I headed out into the smokey air, with the sky an odd shade of light orange and a haze obscuring the iconic Manhattan skyline. Early for Dr Katz, I got a cinnamon cruller at the donut pub, the only place I can ever find them. Dr Katz was a small, energetic man who immediately started talking about my left shoulder. While I was impressed that he had looked at my records, I had to stop him to explain I was there for the right shoulder. More arm maneuvers and some strength testing later, he agreed that this could be impingement or the beginning of a frozen shoulder. “Since you have Lupus, this could be autoimmune inflammation,” he told me. Pressing his fingers painfully into the shoulder, he located the right spot and plunged the needle full of anesthetic and steroids into the joint. I have had steroid injections in my ankle, knee, hip, thumb and spine so I expected the burn of the medication going in. “Get an x-ray,” he said, “since you have a lot of arthritis in the other shoulder, you could have it in this one, too.”

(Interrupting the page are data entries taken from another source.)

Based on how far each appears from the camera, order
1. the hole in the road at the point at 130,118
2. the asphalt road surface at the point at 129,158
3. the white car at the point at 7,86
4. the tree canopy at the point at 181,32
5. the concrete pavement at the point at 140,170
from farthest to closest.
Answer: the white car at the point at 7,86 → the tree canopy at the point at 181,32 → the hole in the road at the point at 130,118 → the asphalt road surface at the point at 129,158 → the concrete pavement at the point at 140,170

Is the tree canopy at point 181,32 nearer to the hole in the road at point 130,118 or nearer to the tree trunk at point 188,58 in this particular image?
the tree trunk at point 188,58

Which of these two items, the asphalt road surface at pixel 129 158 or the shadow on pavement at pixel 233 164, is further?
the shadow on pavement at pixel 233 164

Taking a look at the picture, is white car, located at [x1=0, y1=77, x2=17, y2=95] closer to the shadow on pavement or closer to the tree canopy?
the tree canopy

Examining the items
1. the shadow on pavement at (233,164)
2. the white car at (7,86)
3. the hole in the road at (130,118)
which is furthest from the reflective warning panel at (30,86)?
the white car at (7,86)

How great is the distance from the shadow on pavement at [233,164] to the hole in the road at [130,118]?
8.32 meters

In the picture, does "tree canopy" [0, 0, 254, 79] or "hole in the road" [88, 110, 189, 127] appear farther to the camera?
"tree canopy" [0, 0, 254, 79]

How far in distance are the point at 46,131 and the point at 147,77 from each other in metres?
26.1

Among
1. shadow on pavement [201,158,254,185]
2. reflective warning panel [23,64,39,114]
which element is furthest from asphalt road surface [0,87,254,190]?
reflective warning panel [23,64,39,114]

At the office, the temperature on the wall read 85 and my arm ached. S. called back, no longer screaming, but despondent. “I should just stop taking my meds and die of AIDS,” they said. “That’s a long and really painful way to die,” I said. “Maybe you could make some changes so you can have more of a life you want.” “I got into crystal because they were using it at these places I was at”, they said. “I know, the HASA SROs are full of crystal,” I said. “It was staff,” they said. “Staff were giving me crystal and having sex with me.” I had to make an effort not to let my anger show because I didn’t want them to get agitated again.

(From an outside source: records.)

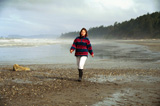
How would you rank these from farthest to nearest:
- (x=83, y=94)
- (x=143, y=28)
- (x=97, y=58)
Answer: (x=143, y=28), (x=97, y=58), (x=83, y=94)

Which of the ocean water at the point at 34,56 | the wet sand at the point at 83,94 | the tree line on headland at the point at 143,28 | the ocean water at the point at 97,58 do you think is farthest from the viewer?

The hot office was making me sleepy, but I was trying to make my way through a stack of paperwork when the phone rang again. It was an old activist friend, who has also been a New Alt supporter. She has been dealing with mental and physical health issues, and yesterday she told me she had been evicted but was planning to sneak back into her place. She had tried staying with a “friend” but woke up to someone in bed with her saying that she couldn’t stay “for free.” Today she told me that she had successfully snuck back in but then someone knocked on the door and she panicked and jumped out the second floor window. I was thinking about what to say about that when she said, “I’m thinking of going to NYU as a voluntary admission.” “They can make it hard to get admitted, but I am sure if you tell them you jumped out a window that will do it,” I told her. “I’m not suicidal,” she said, “but if I run out of options, I would rather leave with dignity.” Later she texted me from the psych ER to say she was waiting to go upstairs.
This evening was the Good Trouble March, about the attacks on black voting rights and against ICE. Normally I would not miss it, but after putting out fires all week I didn’t have the energy left to march.